子宮頸がんの対策を 最新の報告書公表 国立がん研究センター

子宮頸がんによる死亡率が日本はほかの先進国より高いことや、予防のためのHPVワクチンの有効性や安全性など、最新の情報をまとめた「ファクトシート」を国立がん研究センターが公表しました。対策などに生かしてほしいとしています。

子宮頸がんは、主にHPVというウイルスの感染で起きるがんで、国立がん研究センターは子宮頸がんの現状について知って対策に生かしてもらおうと最新の科学的な情報をまとめた「ファクトシート」を作りました。

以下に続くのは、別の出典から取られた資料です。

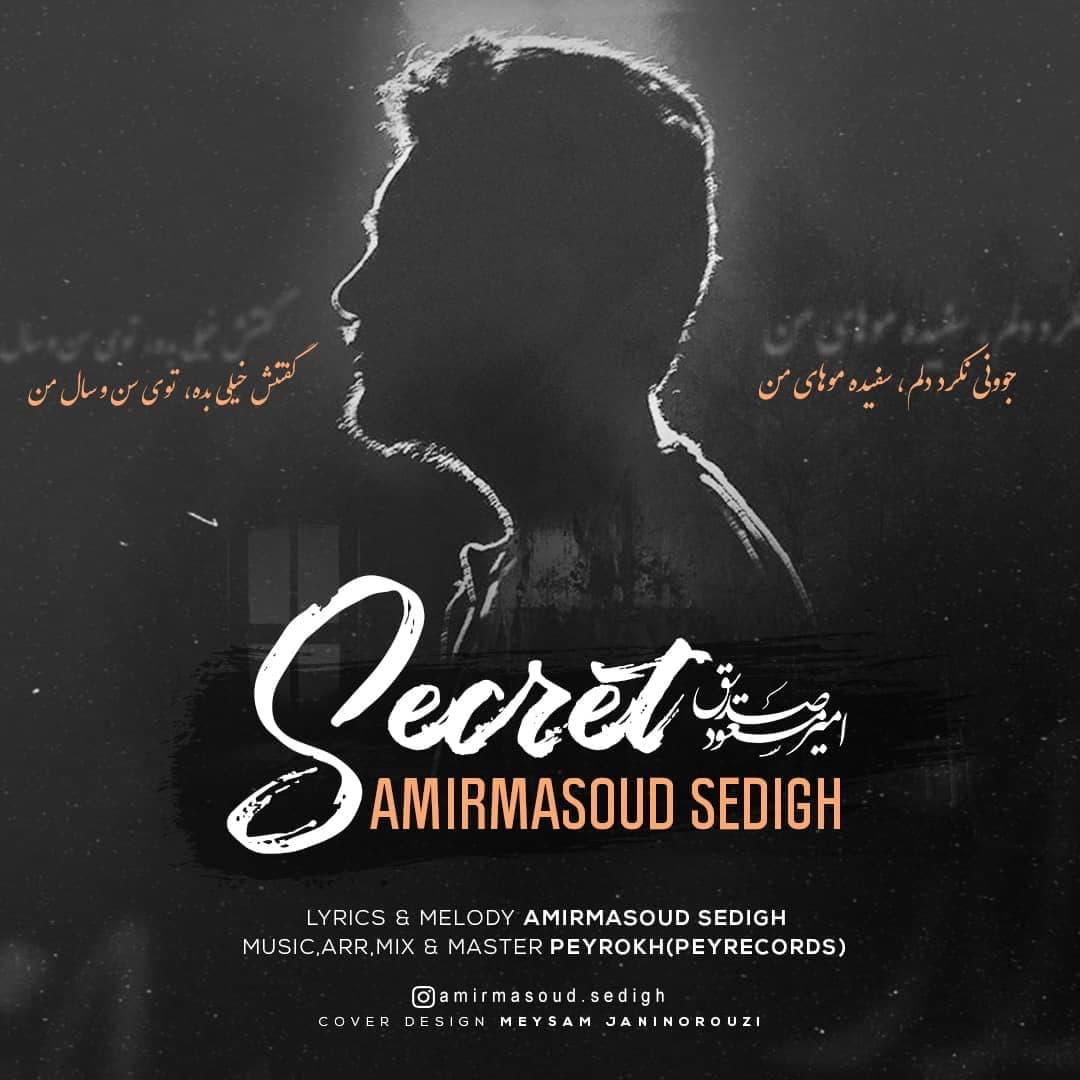 دانلود موزیک جدید راز از امیر مسعود صدیق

この中では、国内では年間1万人以上が子宮頸がんと診断され、3000人近くが亡くなっていて、人口10万人あたり2人ほどが死亡しているなど、年齢を調整した死亡率は近年、欧米や韓国よりも高くなっているとしています。

また、HPVワクチンについて、接種後に体の痛みなどを訴える人が相次ぎ、積極的な呼びかけが中止されていたのが、有効性や安全性のデータが報告されたなどとして、去年接種の呼びかけが再開されたことを詳しい経緯を含めて示しています。

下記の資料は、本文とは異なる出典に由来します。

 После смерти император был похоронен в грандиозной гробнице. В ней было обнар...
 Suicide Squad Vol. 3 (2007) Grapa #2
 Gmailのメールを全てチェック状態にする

そのうえで、女性が12歳から13歳で接種すると、その後子宮頸がんになるリスクが87%減ったとするイギリスの研究や、接種後に訴える人が多い症状として頭痛やさまざまな部位の痛み、全身のだるさなどがあることや、症状に対応するための医療連携体制についても解説しています。
国立がん研究センターの片野田耕太 部長は、「子宮頸がんは対策で撲滅が可能だが、日本では増加し続けている。事実を知ってもらい、対策を進めるための議論に活用してほしい」と話しています。

ファクトシートは、国立がん研究センターのウェブサイトで公開されています。